A nova configuração meteorológica tende a permitir a ocorrência de uma nova frente fria capaz de trazer chuvas intensas, descargas elétricas e até mesmo a queda de granizo no Rio Grande do Sul. O Inmet prevê que as chuvas comecem no sul do estado no sábado (18), aumentando a intensidade no domingo (19) e segunda-feira (20), com possíveis acumulados de até 50 milímetros.

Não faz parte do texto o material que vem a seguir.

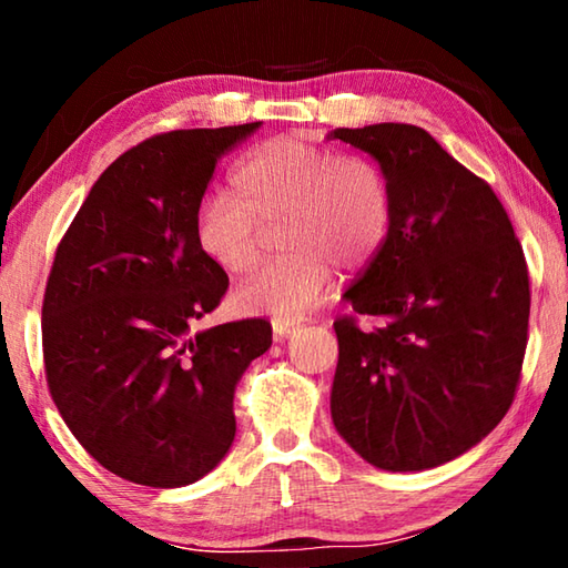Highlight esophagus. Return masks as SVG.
Instances as JSON below:
<instances>
[{"instance_id":"34e87169","label":"esophagus","mask_w":568,"mask_h":568,"mask_svg":"<svg viewBox=\"0 0 568 568\" xmlns=\"http://www.w3.org/2000/svg\"><path fill=\"white\" fill-rule=\"evenodd\" d=\"M297 325H301V321L297 318H275L273 321V335H275V341H285L287 335H291Z\"/></svg>"}]
</instances>
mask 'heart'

Com o avanço da baixa pressão em direção ao oceano, a tendência é que se transforme em um ciclone extratropical, aumentando a instabilidade climática. Mateus Nunes, da Tempo OK, enfatiza que a abrangência dessa massa de ar foi notável, afetando não só o Sul, mas também partes do Sudeste e do Centro-Oeste.
A escassez de nebulosidade e a atmosfera seca têm causado resfriamento durante as madrugadas, ampliando a área de influência da massa de ar.

O Papel do El Niño nas Condições Atuais

Embora o El Niño esteja em desenvolvimento no oceano Pacífico, sua influência não é diretamente relacionada com essas massas de ar frio. Segundo Maria Clara Sassaki, meteorologista da Tempo OK, fenômenos de ar polar como este são comuns no inverno e frequentemente se estendem além da Região Sul.
Os impactos do El Niño são esperados mais adiante, nos meses subsequentes, onde há previsão de aumento na frequência e intensidade das chuvas sobre a Região Sul, desde que outros sistemas atmosféricos não interfiram.

Após a passagem da atual frente fria, as previsões indicam que o calor e a umidade dominarão novamente, elevando as temperaturas em boa parte do Brasil. Durante a segunda quinzena de julho, a expectativa é de que as temperaturas se mantenham acima da média, enquanto as chuvas se concentram na Região Sul, com dificuldade de expansão para outras partes do país.

Maria Clara ressalta: “Com a perda de intensidade da massa de ar frio, espera-se que um ar seco e quente se torne predominante, levando a um aumento das temperaturas durante pelo menos uma semana, possivelmente mais.”